The impact of hereditary thrombophilias in recurrent pregnancy loss

Introduction: Recurrent pregnancy loss (RPL) is defined as two or more consecutive pregnancy loss which occurs before the 20th weeks of pregnancies for the last menstrual period. Hereditary cause of thrombophilic gene mutations and polymorphism may play an essential role in RPLs. Material and Method: 291 women with a history of two or more consecutive abortions as a study group and 61 women without the history of miscarriages as a control group were included in a study. In this study we analysed the effects of Factor II Prothrombin mutation ,FV Leiden mutation, MTHFR C677T, MTHFT A1298C, PAI-1, ?-fibrinogen, Factor XIIIA (V34L) and Glycoprotein IIIa (L33P) polymorphisms on RPL by using pyrosequencing.
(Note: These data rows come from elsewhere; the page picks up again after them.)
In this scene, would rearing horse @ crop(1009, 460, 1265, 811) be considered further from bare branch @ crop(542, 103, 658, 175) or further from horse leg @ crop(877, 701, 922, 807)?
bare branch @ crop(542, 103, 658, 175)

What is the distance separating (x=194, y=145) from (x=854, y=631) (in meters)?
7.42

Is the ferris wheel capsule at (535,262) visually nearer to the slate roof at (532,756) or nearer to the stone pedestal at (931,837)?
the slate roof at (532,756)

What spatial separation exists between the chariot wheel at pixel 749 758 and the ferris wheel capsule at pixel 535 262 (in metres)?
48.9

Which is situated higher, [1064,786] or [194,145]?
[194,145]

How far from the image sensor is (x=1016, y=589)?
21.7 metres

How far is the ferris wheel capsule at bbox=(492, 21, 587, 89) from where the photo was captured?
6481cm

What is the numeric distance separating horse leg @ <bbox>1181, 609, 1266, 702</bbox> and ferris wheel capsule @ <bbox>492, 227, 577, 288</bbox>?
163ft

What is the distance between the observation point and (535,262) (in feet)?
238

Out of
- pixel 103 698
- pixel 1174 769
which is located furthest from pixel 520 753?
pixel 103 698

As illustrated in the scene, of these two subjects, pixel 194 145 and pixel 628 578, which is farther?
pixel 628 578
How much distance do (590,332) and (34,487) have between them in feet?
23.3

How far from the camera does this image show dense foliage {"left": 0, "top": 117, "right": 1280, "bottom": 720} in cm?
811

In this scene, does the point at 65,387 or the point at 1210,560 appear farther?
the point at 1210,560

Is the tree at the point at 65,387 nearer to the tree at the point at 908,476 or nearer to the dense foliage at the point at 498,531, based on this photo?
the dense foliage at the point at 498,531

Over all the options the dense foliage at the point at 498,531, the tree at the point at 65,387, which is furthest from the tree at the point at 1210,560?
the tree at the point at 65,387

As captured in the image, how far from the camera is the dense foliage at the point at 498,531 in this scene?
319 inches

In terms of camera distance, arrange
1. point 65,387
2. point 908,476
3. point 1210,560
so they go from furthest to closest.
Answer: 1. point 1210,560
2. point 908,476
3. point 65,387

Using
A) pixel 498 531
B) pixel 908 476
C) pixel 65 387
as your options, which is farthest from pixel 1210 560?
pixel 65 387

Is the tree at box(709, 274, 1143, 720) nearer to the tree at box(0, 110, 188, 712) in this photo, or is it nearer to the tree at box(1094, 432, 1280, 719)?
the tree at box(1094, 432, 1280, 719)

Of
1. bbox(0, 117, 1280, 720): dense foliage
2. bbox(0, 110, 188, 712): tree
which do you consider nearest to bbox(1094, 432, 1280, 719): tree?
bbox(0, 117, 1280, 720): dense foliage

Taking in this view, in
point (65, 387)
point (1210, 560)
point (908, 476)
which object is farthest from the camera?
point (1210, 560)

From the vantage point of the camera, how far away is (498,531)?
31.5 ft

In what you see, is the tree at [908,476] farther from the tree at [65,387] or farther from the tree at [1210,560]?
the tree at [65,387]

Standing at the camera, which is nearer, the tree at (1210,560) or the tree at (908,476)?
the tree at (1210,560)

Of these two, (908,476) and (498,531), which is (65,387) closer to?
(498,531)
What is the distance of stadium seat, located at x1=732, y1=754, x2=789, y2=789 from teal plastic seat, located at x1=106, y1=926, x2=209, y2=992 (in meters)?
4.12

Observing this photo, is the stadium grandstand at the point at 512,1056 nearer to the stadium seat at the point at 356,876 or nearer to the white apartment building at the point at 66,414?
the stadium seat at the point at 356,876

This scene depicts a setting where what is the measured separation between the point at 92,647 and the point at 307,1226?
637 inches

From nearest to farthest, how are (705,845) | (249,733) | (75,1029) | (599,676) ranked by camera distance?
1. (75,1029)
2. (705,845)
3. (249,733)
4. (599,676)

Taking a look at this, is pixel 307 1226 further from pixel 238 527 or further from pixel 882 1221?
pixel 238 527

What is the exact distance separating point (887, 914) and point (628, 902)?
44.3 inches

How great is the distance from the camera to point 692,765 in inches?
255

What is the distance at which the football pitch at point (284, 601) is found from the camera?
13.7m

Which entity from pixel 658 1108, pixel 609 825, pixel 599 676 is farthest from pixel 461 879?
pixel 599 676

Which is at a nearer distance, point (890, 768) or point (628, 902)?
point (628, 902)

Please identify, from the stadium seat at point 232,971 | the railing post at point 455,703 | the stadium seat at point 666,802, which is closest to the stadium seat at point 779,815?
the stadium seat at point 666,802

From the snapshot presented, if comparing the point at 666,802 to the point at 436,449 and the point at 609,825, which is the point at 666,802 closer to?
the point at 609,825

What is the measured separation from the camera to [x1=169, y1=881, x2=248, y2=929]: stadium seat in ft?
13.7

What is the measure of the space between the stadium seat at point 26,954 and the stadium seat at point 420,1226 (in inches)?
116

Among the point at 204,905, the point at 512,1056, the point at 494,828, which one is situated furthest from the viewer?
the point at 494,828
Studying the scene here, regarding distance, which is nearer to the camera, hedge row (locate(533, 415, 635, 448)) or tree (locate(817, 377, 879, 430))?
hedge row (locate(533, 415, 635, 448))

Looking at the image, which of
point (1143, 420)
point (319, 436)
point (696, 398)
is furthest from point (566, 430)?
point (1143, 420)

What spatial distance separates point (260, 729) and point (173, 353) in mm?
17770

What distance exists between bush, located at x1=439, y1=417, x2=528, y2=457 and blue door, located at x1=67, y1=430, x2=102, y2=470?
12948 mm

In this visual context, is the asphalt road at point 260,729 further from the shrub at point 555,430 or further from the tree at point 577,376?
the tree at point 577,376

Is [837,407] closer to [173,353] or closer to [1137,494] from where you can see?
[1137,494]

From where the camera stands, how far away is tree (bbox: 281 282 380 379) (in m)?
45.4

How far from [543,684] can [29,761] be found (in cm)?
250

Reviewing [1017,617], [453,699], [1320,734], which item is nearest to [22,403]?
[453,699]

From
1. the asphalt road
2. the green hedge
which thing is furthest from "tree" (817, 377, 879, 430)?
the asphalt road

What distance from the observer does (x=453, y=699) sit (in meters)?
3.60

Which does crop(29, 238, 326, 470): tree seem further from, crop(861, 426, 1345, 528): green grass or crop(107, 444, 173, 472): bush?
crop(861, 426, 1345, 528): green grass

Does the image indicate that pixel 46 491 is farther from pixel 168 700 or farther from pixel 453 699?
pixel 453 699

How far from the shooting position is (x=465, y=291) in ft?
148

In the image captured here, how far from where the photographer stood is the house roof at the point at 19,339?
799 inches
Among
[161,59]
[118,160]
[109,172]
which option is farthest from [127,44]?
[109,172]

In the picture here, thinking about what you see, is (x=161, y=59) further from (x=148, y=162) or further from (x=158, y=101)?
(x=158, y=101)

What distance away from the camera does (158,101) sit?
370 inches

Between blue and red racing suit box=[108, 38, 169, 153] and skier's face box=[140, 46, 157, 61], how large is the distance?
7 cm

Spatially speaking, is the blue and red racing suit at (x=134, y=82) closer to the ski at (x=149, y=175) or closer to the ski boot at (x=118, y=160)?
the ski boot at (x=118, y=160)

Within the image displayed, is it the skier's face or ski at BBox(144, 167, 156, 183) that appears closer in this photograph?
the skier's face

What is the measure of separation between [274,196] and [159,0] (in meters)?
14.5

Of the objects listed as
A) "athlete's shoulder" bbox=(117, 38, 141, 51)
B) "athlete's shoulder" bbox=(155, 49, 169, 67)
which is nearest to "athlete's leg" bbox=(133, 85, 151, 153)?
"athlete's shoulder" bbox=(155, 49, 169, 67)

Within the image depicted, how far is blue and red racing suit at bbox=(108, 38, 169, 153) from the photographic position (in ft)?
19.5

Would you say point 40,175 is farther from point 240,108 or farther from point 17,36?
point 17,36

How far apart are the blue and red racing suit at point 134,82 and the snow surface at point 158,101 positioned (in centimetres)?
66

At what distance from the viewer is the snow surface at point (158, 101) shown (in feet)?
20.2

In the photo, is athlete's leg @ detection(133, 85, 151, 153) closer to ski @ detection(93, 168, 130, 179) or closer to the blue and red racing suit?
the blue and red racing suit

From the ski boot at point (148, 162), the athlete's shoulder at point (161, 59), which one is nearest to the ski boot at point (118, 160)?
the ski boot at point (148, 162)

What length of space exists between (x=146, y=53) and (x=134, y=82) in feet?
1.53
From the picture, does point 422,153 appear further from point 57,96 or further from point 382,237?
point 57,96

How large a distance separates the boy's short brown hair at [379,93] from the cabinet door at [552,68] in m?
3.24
Chi-square and multiple regression analysis were used for statistical analysis. Results: FII prothrombin mutation, FV Leiden mutation, MTHFR C677T, MTHFR A1298C, PAI1 and Beta fibrinogen were found statistically significant in the chi-square test. Heterozygous FV G1691A (OR:8.092, CI: 1.280-51.165), homozygous MTHFR A1298C (OR:17.621, CI: 3.644 - 85.203), Heterozygous MTHFR C677T (OR: 2.921 CI: 0.811-10.515), Homozygous MTHFR C677T (OR: 3.619 CI: 1.647-7.954), heterozygous MTHFR A1298C (OR: 5.989, CI: 2.574-13.934), homozygous PAI1 (OR: 8.756, CI: 2.805 -27.334), heterozygous PAI1 ( OR: 7.114, CI: 3.145- 16.096) homozygous FibrinogenG455A (4.085, CI: 1.438-11.610) were found statistically significant in logistic regression analysis for RPL(p<0.05). Discussion: This study indicated that there is a significant association between thrombophilias and RPL. Therefore, it is important to detect thrombophilic mutations in RPL.